* _Activité 1_:
D'après l'extrait sur la protection des espèces en péril, quel sport connaît aujourd'hui l'expansion la plus rapide au Canada ?
* _Activité 2_:
Prolongez l'extrait sur la protection des espèces en péril en reprenant juste après sa dernière phrase.

* _Extrait à lire_:
==========

Je pense aussi que nous avons épuisé nos moyens. Les finances du pays sont exsangues. Il faut trouver de nouvelles façons de faire les choses. Je pense que la meilleure façon de financer ce travail est de rallier tout le monde sur un objectif.

Ducks Unlimited est un bon exemple. Cette association a su lancer des programmes pour protéger certaines espèces dont les populations sont en déclin. Elle a réussi à lever de très grosses sommes que lui ont volontairement versées de généreux donateurs. Je pense que, pour faire accepter cette législation, nous devons procéder de la même façon. Nous devons devenir les partenaires de l'Ontario Federation of Anglers and Hunters, de Ducks Unlimited. Nous devons structurer cette législation de telle manière qu'elle soit comprise.

Il faut que ce soit réellement le type de législation qui serve le mieux les intérêts du Canada rural, car c'est manifestement là qu'il faut agir. Nous ne pouvons aller à Toronto et dire que les immeubles sont trop hauts et trop éclairés et que des milliers d'oiseaux se fracassent contre les vitres chaque année parce qu'on n'a pas éteint les lumières. Je pense que nous aurions un réel problème si nous voulions agir à ce niveau, car nous ne saurions même pas quelle municipalité... ou par quel bout aborder la question. C'est pourquoi nous tendons à légiférer pour le Canada rural, parce qu'il y a là moins d'habitants et parce que c'est là que l'on rencontre l'habitat et les lieux de nidification de ces espèces, du moins dans les endroits où il y a de la faune.

Je suppose que ma préoccupation c'est que, parce que nous parlons de juridiction sur les terres fédérales... et c'est quelque chose qui doit être bien compris. Nous parlons uniquement dans ce projet de loi des terres fédérales, il faut bien le voir. Et je souhaite, venant de l'Ontario rural, que nous promulguions la meilleure loi possible. Comme tout le monde au sein de ce comité et, je suppose, à la Chambre des communes, j'estime que nous devons préserver les espèces qui sont en péril. Nous sommes tous d'accord là-dessus. Le fait que l'observation des oiseaux soit au Canada le sport qui connaît l'expansion la plus rapide aujourd'hui signifie que nous avons beaucoup de sympathisants de notre côté.

==========

* _Données enregistrées_:
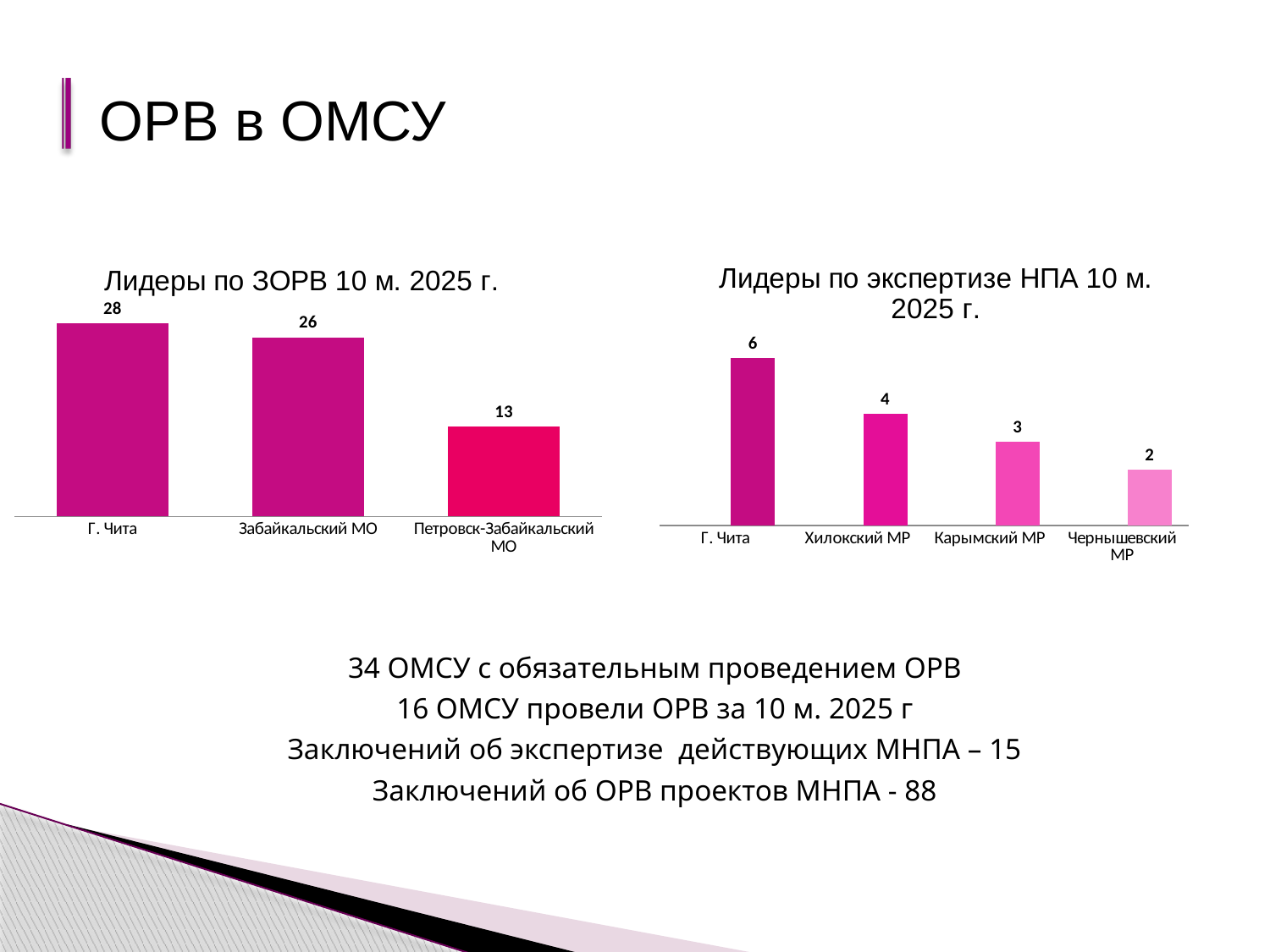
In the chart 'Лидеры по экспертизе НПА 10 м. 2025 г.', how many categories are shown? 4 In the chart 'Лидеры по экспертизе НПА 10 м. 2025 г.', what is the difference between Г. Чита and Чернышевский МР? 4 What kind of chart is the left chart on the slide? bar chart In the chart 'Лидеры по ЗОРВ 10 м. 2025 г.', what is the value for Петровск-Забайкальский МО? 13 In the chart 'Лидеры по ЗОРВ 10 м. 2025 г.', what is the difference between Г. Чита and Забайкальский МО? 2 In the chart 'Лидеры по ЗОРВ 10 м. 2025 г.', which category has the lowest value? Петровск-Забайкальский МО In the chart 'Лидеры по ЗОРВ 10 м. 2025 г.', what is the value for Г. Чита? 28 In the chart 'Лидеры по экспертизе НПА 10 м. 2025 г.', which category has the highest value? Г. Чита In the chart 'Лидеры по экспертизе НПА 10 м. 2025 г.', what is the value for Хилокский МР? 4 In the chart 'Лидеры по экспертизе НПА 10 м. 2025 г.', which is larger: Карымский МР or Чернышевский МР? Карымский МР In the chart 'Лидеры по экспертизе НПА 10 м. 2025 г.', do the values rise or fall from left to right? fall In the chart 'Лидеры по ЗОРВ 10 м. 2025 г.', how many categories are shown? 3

==========

* _Zone de réponse 1_:
L'observation des oiseaux.

* _Zone de réponse 2_:
J'ai beaucoup de questions, mais nous allons vite manquer de temps. S'agissant du financement, si l'on devait prélever des fonds dans un programme pour les consacrer à un ou plusieurs programmes de protection des espèces en péril, lesquels à votre avis en souffriraient? Le ministère ne va pas disposer de crédits nouveaux. Quels programmes d'importance critique risqueraient de souffrir d'une telle ponction?

M. Quinney: Permettez-moi de vous donner quelques exemples rapides. Ils se situent tous au chapitre de la protection ou de la création d'habitats.

Vous avez parlé de partenariats réussis. Le Plan nord- américain de gestion de la sauvagine est un excellent exemple de coopération entre tous les paliers de gouvernement et avec le secteur privé. Vous avez mentionné des organisations telles que Ducks Unlimited, l'Ontario Federation of Anglers and Hunters. Notre crainte est que, par suite de cette nouvelle loi, le gouvernement fédéral contribue moins au Plan de gestion nord-américain de la sauvagine qui, comme vous le savez, ne consiste pas seulement à gérer la sauvagine mais aussi à protéger et à rétablir les marécages etc. Lorsque vous protégez les marécages, vous protégez une multitude d'espèces.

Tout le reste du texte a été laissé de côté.